シドたちが中央の村から出発してしばらくたったころ、モアは書庫で本をあさっていた。
「七年前に現れたものとは違う二体目の統率個体……確かここで見た覚えが…………」
モアが書庫で出した本をしまいつつ、伸びをする。
「ん? 急に暗くなってくるとは、雨が降るかもしれぬな」
先ほどまでカンカン照りだった太陽の光が弱くなり、書庫が真っ暗になる。
モアは書庫に備わっているろうそくに火をつける。
「こっ、これは!」
そしてその異常事態に気づく。
空気中に黒い粒子が充満し、日光そしてろうそくの灯りさえも遮っていた。
キャアアア
外から悲鳴が上がる。
モアは壁に立てかけていた杖を手に取り、書庫の外に飛び出す。
「……なるほど、これが黒い霧か」
そこにはこの中央の村に住み、情報を各村に伝えに行っている男性たちを待つ女性たちが道に転がっていた。

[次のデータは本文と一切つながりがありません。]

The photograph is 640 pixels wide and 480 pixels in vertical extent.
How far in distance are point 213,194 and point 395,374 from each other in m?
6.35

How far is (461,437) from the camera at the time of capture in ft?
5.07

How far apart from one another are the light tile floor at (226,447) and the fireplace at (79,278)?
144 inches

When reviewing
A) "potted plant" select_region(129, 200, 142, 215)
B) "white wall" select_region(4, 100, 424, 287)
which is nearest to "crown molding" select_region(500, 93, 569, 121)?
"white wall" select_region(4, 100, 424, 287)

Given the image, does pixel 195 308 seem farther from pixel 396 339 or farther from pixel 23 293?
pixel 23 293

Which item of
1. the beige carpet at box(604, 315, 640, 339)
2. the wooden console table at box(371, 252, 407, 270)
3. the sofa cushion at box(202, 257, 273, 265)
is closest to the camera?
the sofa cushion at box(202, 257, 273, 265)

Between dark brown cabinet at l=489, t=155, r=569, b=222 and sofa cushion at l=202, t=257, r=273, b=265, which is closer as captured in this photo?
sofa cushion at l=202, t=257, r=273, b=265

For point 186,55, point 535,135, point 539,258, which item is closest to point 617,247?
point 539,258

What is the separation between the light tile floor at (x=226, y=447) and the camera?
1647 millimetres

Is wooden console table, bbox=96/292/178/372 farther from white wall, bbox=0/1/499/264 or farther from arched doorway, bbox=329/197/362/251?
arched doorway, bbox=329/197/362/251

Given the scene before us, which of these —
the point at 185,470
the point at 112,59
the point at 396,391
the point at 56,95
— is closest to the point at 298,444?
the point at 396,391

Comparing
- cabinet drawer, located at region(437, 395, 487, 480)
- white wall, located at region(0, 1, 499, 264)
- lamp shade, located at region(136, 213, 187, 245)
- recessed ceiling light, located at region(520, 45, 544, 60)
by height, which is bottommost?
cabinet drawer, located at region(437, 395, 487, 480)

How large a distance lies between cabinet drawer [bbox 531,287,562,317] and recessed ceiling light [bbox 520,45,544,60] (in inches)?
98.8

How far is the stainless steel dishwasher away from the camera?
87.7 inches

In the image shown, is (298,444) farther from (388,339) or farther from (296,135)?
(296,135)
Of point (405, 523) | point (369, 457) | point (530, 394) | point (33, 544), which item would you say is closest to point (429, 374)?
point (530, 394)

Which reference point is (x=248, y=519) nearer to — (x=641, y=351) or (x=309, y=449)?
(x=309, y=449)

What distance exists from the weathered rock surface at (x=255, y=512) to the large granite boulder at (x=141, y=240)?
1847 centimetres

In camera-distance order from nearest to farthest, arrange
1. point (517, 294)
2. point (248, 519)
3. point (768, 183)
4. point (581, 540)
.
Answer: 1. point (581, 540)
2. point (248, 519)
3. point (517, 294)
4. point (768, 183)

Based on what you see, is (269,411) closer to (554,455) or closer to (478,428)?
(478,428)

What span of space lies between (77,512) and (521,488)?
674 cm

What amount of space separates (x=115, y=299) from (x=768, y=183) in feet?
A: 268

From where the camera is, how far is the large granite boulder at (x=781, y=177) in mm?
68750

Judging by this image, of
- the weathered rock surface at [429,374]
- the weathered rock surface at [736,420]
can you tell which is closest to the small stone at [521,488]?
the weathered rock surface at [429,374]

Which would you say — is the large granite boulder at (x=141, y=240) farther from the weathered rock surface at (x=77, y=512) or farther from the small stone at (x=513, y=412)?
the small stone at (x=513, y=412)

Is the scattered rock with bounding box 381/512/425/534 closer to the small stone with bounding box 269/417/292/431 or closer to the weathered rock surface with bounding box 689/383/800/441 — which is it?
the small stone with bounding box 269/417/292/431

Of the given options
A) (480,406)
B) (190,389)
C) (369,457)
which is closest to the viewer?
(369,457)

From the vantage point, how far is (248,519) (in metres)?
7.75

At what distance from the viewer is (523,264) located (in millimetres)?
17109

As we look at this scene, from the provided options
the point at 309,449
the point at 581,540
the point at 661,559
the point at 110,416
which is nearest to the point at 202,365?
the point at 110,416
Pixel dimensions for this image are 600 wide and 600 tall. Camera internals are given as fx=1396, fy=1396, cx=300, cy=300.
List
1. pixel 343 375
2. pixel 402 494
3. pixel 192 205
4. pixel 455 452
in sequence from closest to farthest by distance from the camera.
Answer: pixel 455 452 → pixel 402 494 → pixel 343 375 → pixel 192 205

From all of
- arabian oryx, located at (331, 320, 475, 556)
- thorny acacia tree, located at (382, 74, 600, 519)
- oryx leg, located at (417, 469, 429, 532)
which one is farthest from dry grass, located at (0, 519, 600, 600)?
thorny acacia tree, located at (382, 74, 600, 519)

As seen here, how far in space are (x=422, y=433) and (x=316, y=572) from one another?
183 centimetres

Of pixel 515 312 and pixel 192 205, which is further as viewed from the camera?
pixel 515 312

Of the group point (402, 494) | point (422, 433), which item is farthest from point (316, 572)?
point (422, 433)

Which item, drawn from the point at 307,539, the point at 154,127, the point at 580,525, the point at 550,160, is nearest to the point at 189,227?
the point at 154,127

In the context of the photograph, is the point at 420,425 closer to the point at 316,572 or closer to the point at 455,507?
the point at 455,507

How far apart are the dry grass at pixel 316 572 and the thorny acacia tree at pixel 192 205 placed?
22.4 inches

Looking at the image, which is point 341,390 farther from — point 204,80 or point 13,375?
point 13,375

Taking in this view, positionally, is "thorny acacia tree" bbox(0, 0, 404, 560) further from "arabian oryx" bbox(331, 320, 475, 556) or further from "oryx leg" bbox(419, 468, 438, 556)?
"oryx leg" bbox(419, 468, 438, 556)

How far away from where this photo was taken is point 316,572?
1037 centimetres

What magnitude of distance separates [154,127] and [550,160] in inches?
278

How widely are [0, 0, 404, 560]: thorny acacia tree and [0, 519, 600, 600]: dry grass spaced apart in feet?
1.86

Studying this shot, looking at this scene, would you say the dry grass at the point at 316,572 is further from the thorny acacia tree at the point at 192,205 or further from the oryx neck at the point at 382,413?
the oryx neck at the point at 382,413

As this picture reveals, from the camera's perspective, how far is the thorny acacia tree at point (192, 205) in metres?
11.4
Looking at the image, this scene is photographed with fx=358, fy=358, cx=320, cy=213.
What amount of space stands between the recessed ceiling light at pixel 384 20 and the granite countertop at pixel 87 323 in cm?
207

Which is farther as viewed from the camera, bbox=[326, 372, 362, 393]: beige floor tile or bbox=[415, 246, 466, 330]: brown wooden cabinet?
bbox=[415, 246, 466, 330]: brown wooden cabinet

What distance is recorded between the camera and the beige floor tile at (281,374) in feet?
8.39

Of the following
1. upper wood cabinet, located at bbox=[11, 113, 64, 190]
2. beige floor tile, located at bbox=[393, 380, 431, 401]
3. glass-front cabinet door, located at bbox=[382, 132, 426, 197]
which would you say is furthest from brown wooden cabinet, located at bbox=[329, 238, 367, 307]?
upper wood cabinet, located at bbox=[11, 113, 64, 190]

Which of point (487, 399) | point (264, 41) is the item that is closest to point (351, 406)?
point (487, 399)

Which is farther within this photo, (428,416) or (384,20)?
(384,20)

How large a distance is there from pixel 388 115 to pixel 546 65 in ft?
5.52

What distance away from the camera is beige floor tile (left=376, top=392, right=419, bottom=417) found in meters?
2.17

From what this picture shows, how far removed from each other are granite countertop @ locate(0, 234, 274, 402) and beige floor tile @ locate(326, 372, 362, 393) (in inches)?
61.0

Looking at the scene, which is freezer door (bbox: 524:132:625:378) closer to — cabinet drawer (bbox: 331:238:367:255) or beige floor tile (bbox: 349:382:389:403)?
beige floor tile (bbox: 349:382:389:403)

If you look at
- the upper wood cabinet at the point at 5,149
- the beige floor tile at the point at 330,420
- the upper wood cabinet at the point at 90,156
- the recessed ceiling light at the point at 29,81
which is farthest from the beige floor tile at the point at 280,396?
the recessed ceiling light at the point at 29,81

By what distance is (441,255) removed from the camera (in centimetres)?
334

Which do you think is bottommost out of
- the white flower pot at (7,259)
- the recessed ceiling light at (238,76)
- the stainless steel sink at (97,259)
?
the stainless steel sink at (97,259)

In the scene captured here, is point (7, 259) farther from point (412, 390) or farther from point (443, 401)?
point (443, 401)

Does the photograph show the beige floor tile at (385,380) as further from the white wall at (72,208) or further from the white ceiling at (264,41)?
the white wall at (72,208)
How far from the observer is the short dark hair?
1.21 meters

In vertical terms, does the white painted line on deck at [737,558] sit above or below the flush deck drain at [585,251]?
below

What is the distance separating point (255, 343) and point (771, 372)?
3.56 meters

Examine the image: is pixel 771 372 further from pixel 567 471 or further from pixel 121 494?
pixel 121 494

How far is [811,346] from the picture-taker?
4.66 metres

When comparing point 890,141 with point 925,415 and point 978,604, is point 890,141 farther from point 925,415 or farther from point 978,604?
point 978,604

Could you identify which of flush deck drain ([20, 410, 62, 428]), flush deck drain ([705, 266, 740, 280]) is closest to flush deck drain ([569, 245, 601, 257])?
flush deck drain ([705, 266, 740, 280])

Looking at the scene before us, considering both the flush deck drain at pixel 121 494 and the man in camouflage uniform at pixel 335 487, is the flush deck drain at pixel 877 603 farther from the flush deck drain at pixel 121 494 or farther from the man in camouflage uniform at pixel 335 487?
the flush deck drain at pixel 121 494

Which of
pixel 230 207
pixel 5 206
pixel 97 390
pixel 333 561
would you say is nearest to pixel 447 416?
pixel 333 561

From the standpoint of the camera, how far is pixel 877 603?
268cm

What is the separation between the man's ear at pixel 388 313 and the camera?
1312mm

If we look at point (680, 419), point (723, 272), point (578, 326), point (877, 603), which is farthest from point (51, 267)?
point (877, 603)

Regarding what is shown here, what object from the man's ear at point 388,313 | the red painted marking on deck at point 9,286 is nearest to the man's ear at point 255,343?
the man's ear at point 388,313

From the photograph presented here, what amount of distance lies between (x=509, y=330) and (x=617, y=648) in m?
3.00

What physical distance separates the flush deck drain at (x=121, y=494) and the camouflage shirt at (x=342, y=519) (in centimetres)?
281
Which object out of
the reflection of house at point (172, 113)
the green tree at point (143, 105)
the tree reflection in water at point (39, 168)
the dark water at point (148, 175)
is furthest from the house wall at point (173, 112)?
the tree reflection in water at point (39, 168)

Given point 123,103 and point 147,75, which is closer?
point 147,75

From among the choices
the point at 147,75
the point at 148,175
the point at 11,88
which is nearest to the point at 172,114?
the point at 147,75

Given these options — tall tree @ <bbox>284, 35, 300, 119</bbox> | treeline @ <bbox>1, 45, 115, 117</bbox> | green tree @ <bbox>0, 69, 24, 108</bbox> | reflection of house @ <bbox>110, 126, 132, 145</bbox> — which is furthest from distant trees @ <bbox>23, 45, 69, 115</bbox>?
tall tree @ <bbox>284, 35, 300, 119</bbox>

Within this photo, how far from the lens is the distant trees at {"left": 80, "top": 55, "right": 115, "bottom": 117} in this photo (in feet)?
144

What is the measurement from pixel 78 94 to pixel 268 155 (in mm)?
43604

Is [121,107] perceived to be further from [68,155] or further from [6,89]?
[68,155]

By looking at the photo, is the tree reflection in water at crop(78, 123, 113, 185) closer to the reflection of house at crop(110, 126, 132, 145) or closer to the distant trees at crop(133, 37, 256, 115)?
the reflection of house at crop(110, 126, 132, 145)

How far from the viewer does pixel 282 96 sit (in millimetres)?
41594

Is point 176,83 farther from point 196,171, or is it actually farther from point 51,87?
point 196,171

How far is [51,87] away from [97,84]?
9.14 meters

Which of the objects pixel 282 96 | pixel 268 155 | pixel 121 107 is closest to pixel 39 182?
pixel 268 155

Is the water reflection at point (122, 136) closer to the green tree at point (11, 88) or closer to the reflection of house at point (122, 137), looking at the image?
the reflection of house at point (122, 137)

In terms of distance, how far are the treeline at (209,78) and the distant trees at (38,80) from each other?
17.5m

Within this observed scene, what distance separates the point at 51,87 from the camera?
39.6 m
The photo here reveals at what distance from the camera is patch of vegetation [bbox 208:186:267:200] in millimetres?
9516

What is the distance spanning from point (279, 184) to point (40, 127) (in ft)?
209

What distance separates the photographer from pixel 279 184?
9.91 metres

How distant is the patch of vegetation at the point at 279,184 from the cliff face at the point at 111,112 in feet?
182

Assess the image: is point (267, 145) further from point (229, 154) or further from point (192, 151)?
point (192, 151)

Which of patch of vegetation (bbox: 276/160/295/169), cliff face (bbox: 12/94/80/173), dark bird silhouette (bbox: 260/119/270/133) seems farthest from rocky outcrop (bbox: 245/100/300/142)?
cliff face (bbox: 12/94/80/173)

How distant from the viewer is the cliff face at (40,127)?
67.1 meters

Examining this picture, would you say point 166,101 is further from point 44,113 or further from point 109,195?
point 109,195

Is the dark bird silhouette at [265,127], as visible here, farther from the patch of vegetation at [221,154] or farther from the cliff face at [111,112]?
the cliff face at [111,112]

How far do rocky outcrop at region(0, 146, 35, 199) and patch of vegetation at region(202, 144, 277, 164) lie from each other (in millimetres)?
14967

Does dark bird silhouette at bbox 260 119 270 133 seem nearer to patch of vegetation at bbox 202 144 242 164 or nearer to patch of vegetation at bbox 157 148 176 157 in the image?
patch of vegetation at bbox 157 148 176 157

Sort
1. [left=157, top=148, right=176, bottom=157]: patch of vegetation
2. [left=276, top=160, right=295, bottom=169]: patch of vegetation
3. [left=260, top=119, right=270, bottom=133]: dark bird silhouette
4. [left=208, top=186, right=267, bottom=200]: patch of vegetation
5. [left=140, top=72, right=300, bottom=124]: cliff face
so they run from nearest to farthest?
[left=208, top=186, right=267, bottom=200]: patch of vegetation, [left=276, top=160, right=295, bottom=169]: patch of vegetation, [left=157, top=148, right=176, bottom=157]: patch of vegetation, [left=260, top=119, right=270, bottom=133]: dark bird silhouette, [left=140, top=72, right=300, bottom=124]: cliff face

そしてまるで甲冑をまとっているような大柄の人影がゆっくり歩いてくる。
(男衆は皆、情報を伝えに行っている。もはやここには儂一人か…………しかし!)
「この村の者を手にかけた罪、死をもって償うがいい!」
モアは杖を構え鎧に挑む。
鎧はそれを見ると右手の籠手の部分が肥大化し、別の形に変形してゆく。
「ヘ……イ…………ム」
その右手は大剣を形どっていた…………。